家庭菜園をしている近所の方に、葉のついたままの玉葱をいただいた。
「サラダ用の玉葱だから、生で食べても甘いよ」
青葱のような部分は、炒めてもよし、軽く湯がいてぬたにしてもよしと教えてくださった。見ているだけでもよだれが出そうなくらい新鮮である。
さっそく昼はサラダに入れて、夜はオニオンスライスとソテー、ぬたも作ってみた。採れたて野菜の甘みが口のなかに広がった。

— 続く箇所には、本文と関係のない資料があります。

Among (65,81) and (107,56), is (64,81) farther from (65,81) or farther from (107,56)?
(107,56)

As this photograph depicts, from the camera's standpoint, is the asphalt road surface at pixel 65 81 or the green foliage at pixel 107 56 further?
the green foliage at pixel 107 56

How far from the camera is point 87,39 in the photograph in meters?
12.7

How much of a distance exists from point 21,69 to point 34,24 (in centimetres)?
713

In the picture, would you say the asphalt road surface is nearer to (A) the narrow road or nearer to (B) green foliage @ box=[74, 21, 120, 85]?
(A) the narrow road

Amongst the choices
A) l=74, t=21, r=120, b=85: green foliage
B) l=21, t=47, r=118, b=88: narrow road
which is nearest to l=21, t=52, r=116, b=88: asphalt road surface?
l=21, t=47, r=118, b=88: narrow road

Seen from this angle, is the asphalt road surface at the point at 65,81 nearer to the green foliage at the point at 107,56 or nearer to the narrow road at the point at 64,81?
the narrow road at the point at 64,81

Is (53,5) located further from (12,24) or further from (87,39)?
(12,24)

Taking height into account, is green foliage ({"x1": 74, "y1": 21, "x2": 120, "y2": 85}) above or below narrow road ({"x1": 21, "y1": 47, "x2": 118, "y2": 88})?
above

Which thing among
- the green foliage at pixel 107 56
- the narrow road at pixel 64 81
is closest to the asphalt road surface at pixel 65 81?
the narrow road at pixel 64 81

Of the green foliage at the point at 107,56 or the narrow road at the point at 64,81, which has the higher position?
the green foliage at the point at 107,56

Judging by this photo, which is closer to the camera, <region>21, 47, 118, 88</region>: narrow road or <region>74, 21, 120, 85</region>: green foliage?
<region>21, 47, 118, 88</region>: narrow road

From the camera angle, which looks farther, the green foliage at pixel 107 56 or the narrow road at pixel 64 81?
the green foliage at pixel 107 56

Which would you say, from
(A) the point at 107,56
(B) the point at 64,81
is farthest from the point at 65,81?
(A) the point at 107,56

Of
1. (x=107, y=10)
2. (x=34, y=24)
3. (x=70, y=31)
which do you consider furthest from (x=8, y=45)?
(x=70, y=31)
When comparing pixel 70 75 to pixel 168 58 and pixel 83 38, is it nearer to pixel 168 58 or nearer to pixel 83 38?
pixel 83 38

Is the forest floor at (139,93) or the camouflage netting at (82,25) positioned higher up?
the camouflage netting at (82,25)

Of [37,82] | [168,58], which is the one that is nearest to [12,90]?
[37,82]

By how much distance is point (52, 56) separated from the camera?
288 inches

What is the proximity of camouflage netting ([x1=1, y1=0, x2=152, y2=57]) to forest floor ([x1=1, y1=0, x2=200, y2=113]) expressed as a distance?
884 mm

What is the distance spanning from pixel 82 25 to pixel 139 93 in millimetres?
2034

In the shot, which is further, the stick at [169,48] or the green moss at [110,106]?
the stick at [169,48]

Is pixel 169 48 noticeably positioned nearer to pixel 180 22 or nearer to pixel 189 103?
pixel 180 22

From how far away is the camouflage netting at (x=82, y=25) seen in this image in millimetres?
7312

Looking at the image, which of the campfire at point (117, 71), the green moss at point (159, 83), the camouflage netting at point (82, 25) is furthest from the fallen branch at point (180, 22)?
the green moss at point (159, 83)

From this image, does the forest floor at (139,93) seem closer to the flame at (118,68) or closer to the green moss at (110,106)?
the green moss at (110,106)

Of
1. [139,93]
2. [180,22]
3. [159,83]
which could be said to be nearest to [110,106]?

そう言えばむかし、毎日オニオンスライスを刻んだことがあった。上の娘が中学生の頃だから、もう十年ほど前になる。
反抗期だった彼女は、母親となんかしゃべりたくないモード全開だった。そこでわたしがとった作戦は、彼女の好きなものを食卓に並べるというもの。太ってもいないのにダイエットに励んでいた彼女は、来る日も来る日も、それこそ飽きるまでオニオンスライスを所望した。ドレッシングで、柚子ポンで、醤油で、出汁つゆで、マヨネーズで日々共にオニオンスライスを食べたのだった。
その間、彼女との会話は、食卓に上がったもののことのみ。まあ、それでもいいやと思っていたし、食についての会話ならけっこうあるものだ。
「スーパーに、新玉葱が出てきたんだ。やわらかいでしょ」
「あ、ほんとだ」
「柚子ポン、変えてみたんだけど」
「うん。こっちの方がさっぱりしてるね」
そんな日々を過ごすうち、彼女は反抗期を卒業していった。

反抗期の頃の子ども達って、みんなそうかも知れないけど、学校のことをあれこれ聞かれるんじゃないかとか、勉強しろって言われるんじゃないかとか、親と対峙するときには構えちゃうんだよね。でもわたしは、普通にテレビの話でも、食べ物の話でも何でもいいから、ただ娘としゃべりたかった。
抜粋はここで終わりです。